Modernizing use of regression models in physics education research: a review of hierarchical linear modeling

Ben Van Dusen,Jayson Nissen
DOI: https://doi.org/10.1103/PhysRevPhysEducRes.15.020108
2019-07-04
Abstract:Physics education researchers (PER) often analyze student data with single-level regression models (e.g., linear and logistic regression). However, education datasets can have hierarchical structures, such as students nested within courses, that single-level models fail to account for. The improper use of single-level models to analyze hierarchical datasets can lead to biased findings. Hierarchical models (a.k.a., multi-level models) account for this hierarchical nested structure in the data. In this publication, we outline the theoretical differences between how single-level and multi-level models handle hierarchical datasets. We then present analysis of a dataset from 112 introductory physics courses using both multiple linear regression and hierarchical linear modeling to illustrate the potential impact of using an inappropriate analytical method on PER findings and implications. Research can leverage multi-institutional datasets to improve the field's understanding of how to support student success in physics. There is no post hoc fix, however, if researchers use inappropriate single-level models to analyze multi-level datasets. To continue developing reliable and generalizable knowledge, PER should use hierarchical models when analyzing hierarchical datasets. The supplemental materials include a sample dataset, R code to model the building and analysis presented in the paper, and an HTML output from the R code.
Physics Education
What problem does this paper attempt to address?

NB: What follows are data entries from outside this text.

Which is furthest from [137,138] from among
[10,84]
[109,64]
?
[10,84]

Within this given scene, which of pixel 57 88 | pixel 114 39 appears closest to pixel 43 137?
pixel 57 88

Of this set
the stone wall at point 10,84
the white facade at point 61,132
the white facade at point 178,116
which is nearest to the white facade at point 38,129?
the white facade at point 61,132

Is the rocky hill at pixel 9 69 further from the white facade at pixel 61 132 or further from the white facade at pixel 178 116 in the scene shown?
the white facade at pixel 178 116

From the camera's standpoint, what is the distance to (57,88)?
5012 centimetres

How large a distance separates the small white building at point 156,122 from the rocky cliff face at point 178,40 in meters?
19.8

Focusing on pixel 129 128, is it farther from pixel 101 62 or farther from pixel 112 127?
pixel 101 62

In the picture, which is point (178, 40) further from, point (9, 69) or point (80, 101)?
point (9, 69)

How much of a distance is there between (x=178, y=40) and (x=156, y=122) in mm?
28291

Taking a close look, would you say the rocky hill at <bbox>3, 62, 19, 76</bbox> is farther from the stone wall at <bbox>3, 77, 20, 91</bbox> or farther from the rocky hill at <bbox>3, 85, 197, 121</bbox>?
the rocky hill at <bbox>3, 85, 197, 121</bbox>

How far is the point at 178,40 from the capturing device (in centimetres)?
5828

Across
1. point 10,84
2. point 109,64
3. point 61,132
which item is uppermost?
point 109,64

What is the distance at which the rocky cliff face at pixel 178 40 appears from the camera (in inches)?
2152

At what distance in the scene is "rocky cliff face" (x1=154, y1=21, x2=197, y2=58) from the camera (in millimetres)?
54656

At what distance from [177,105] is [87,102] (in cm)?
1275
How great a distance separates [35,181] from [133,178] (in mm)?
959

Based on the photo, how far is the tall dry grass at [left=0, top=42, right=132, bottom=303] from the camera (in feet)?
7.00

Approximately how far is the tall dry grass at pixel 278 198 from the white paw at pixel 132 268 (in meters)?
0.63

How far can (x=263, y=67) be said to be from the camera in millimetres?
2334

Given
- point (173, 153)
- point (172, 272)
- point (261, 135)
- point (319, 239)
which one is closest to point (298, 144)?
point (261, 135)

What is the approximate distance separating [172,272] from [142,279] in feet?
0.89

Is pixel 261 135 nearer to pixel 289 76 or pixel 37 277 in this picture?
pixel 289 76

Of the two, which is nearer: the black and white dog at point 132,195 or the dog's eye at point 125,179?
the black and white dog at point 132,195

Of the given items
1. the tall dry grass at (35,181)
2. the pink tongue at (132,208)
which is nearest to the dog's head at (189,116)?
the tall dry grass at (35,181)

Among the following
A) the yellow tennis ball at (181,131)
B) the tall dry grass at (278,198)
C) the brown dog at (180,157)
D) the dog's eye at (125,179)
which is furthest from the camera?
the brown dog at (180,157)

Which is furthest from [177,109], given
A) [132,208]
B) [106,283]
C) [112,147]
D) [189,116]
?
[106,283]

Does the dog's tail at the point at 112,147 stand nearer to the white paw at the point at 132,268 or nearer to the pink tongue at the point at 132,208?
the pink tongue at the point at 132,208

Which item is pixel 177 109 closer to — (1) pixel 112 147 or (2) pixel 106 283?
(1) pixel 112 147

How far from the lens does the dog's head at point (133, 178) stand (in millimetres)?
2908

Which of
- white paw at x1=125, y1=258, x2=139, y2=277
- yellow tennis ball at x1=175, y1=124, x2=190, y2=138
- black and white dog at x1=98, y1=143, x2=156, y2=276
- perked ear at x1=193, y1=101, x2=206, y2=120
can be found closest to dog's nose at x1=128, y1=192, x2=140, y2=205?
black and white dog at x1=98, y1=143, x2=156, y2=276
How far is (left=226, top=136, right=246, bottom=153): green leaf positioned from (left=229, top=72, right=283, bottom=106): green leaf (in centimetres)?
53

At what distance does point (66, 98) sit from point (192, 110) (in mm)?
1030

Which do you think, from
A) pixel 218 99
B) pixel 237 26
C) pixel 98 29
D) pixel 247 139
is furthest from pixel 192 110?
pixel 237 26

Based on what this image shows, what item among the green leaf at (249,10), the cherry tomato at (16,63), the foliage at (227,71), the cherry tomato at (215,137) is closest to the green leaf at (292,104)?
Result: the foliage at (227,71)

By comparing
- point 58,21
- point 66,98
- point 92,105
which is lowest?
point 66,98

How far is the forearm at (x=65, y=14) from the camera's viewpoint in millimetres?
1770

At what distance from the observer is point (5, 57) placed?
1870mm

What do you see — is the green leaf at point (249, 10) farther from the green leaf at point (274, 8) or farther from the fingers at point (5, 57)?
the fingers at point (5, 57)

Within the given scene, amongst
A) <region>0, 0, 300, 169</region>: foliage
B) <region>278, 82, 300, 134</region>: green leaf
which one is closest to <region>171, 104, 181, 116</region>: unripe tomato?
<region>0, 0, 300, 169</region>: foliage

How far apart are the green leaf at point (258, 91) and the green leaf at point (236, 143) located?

The problem that this paper attempts to solve is how to appropriately analyze hierarchical data sets in physics education research to avoid the biased results that may be caused by using inappropriate single - level regression models (such as linear regression). Specifically, the paper explores how to more accurately handle the hierarchical structure in student data by using Hierarchical Linear Modeling (HLM) when analyzing student data, for example, students are nested in courses. This hierarchical structure violates the independence principle assumed by single - level models and may lead to result bias. Therefore, through theoretical discussions and actual data analysis, the paper aims to show the advantages of multi - level models over traditional single - level models and emphasizes the importance of using multi - level models when analyzing data with a hierarchical structure.